=== Trecho do documento ===

Seu significado para o homem moderno




O Schabat - Seu Significado para o Homem Moderno. “Elegante, apaixonado e cheio de amor pela obra divina da criação, O Schabat de Abraham Joshua Heschel, foi desde sua publicação aclamado como um clássico da espiritualidade judaica, e um sem-número de leitores tem buscado em suas páginas um sentido para a vida neste nosso mundo globalizado e voltado para a caça dos valores da materialidade nas lojas de departamento da modernidade. Nesta breve, porém profunda meditação do significado do Sétimo Dia, um dos mais notáveis mestres do pensamento existencial e religioso da grei israelita introduz a sugestiva, se não fascinante, ideia de uma “arquitetura da santidade”, surgida, não no espaço, mas no tempo. O judaísmo, argumenta ele, é uma religião da temporalidade: encontra suas significações mais elevadas, não da dimensão espacial e nas coisas materiais que a preenchem, porém no tempo e na eternidade que o impregnam, de tal modo que as suas catedrais são, segundo esta visão de Heschel, os Schabatot”.



Abraham Joshua Heschel.



A civilização técnica é a conquista do espaço pelo homem. É um triunfo freqüentemente alcançado pelo sacrifício de um ingrediente essencial da existência, isto é, o tempo. Na civilização técnica nós gastamos tempo para ganhar espaço. Intensificar nosso poder no mundo do espaço é o nosso maior objetivo. No entanto, ter mais não significa ser mais. O poder que alcançamos no mundo do espaço termina abruptamente na fronteira do tempo. Mas o tempo é o coração da existência.



Ganhar o controle no mundo do espaço é certamente uma de nossas tarefas. O perigo começa quando, para ganhar poder no reino do espaço, pagamos com a perda de todas as aspirações no reino do tempo. Há um reino do tempo em que a meta não é ter, mas ser; não possuir, mas dar não controlar, mas partilhar; não submeter, mas estar de acordo. A vida vai mal quando o controle do espaço, a aquisição de coisas do espaço, torna-se nossa única preocupação.



Nada é mais útil do que o poder, nada é mais terrível. Temos amiúde sofrido de degradação pela pobreza, agora estamos ameaçados de degradação pelo poder. Há felicidade no amor ao trabalho, há desgraça no amor ao ganho. Muitos corações e cântaros quebram-se na fonte do lucro. Ao vender-se como escravo às coisas, o homem se torna um utensílio que é quebrado na fonte.

===

## [Requisitos da tarefa]
Transforme em lista o parágrafo do trecho do documento que começa com "A civilização técnica é a conquista", preservando suas ideias principais.

=== Bloco de dados ===

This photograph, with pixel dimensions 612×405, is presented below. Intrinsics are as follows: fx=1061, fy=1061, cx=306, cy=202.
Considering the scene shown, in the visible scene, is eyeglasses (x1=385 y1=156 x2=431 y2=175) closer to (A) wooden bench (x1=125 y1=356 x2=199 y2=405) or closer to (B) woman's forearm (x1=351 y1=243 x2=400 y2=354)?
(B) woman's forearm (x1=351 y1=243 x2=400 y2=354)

===

## [Resultado final]
- A civilização técnica é a conquista do espaço pelo homem.
- Esse triunfo costuma sacrificar o tempo, ingrediente essencial da existência: gastamos tempo para ganhar espaço.
- Nosso maior objetivo é intensificar o poder no mundo do espaço.
- Ter mais, porém, não significa ser mais.
- O poder conquistado no espaço termina abruptamente na fronteira do tempo, e o tempo é o coração da existência.